Por ejemplo, ¿quién puede decir a ciencia cierta si el Covid 19 es el resultado de un incidente biológico originado en un mercado o un acto generado por el hombre a causa de una fuga en un laboratorio o de un acto deliberado de guerra bacteriológica? Sea una cosa o la otra, el hecho es que la pandemia ha quebrado la frágil estructura del sistema económico y ha determinado la aceleración de unos procesos que estaban ya en marcha y cuya gravedad requiere de una nueva orientación, probablemente despótica. Hasta aquí lo que se percibe es una tendencia al reforzamiento de las grandes concentraciones de capital, listas para “flexibilizar” el trabajo a través de la desocupación masiva, el tele-empleo desregulado y la captación de las empresas quebradas.
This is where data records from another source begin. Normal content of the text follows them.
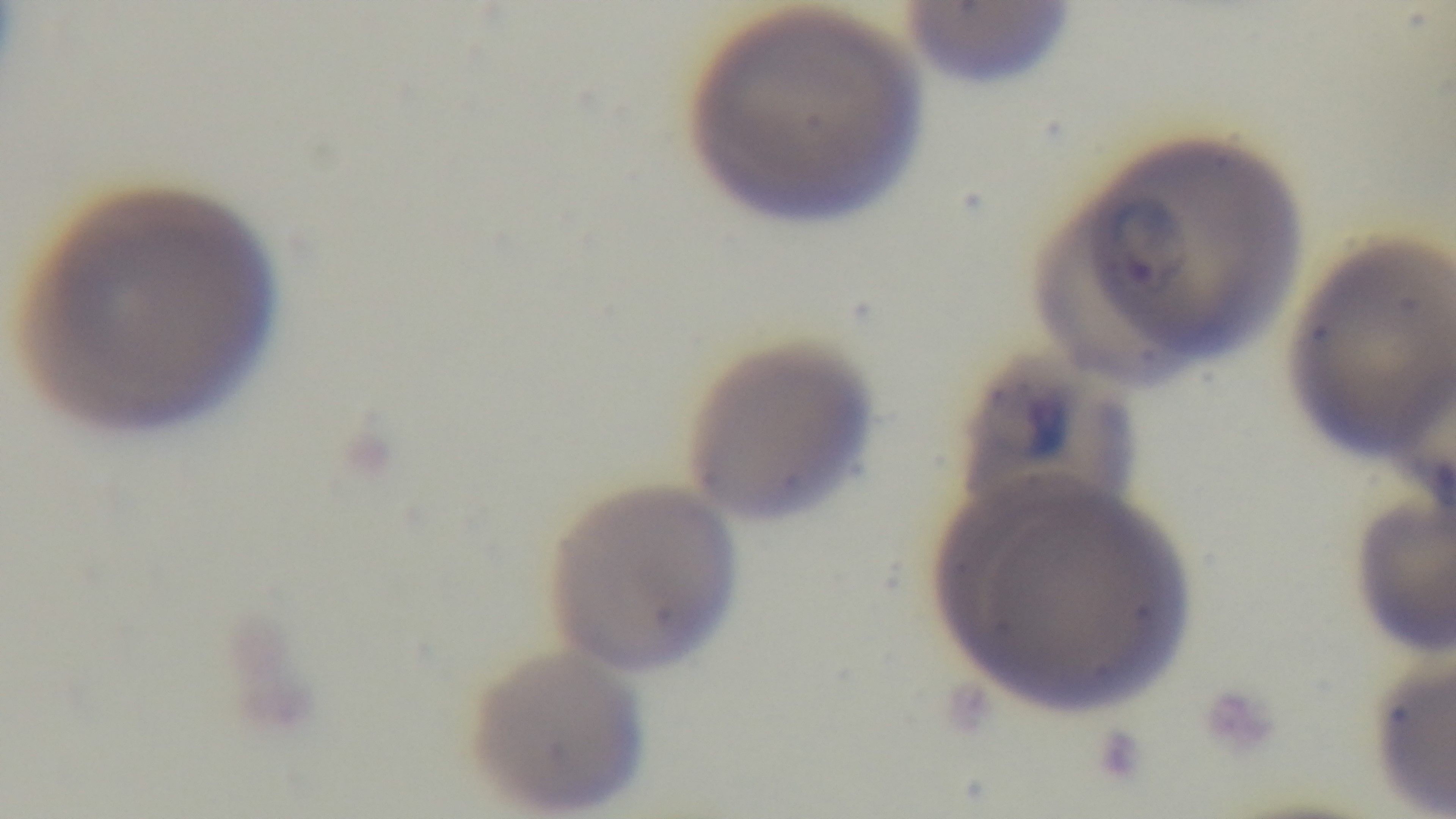
Giemsa-stained. Captured with a mounted 4K digital camera. Light microscopy. One field from the slide. Preparation: thin. 100x oil-immersion objective. Malaria status: infected.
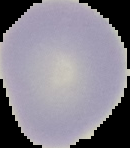
Summary:
  - Result: negative for Plasmodium parasites
  - Preparation: thin blood film
  - Image size: 130×148 pixels
  - Image type: cell region segmented out of the field of view; surrounding area masked to black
Pero subsiste también la hipótesis contraria: esto es que, a causa del caos que este desastre traerá se producirán sublevaciones masivas y que las próximas generaciones serán capaces de enfrentarse al poder de las corporaciones a una escala que las obligue a buscar una salida diferente. Tal vez el futuro –para quienes lleguen a verlo- reserve una nueva colisión entre el “Talón de Hierro”[i] y un nuevo movimiento contestatario organizado.
De todos modos, si nos ceñimos a la realidad concreta, hoy por hoy se ve poco de esto último. A lo que sí nos enfrentamos es a una sucesión de episodios desequilibrantes y a un recrudecimiento del antagonismo entre Estados Unidos y China. El crecimiento de la potencia asiática eriza desde hace tiempo los temores de Washington que ha desencadenado, en especial desde la asunción de Trump y a pesar de algunas morisquetas amistosas a principios de su gestión, una hostilidad manifiesta hacia Pekín. Más allá de las habituales alegaciones en torno a los derechos humanos (que Washington se cuida muy bien de hacer respecto a Arabia Saudita o Israel) lo que realmente preocupa a USA son el enorme crecimiento chino, el potencial a futuro de ese enorme país, sus iniciativas comerciales basadas en el entendimiento mutuo y la diplomacia “soft”; la Ruta de la Seda, la pretensión de ejercer la soberanía en el Mar de la China del Sur, la expansión sobre su hinterland en el continente asiático y sus indiscutibles avances tecnológicos, que están repotenciando las fuerzas armadas chinas hasta el extremo de hacer inconfortable y en última instancia, en algún momento, tornar insostenible la preponderancia y hasta la presencia militar norteamericana en el Asia meridional.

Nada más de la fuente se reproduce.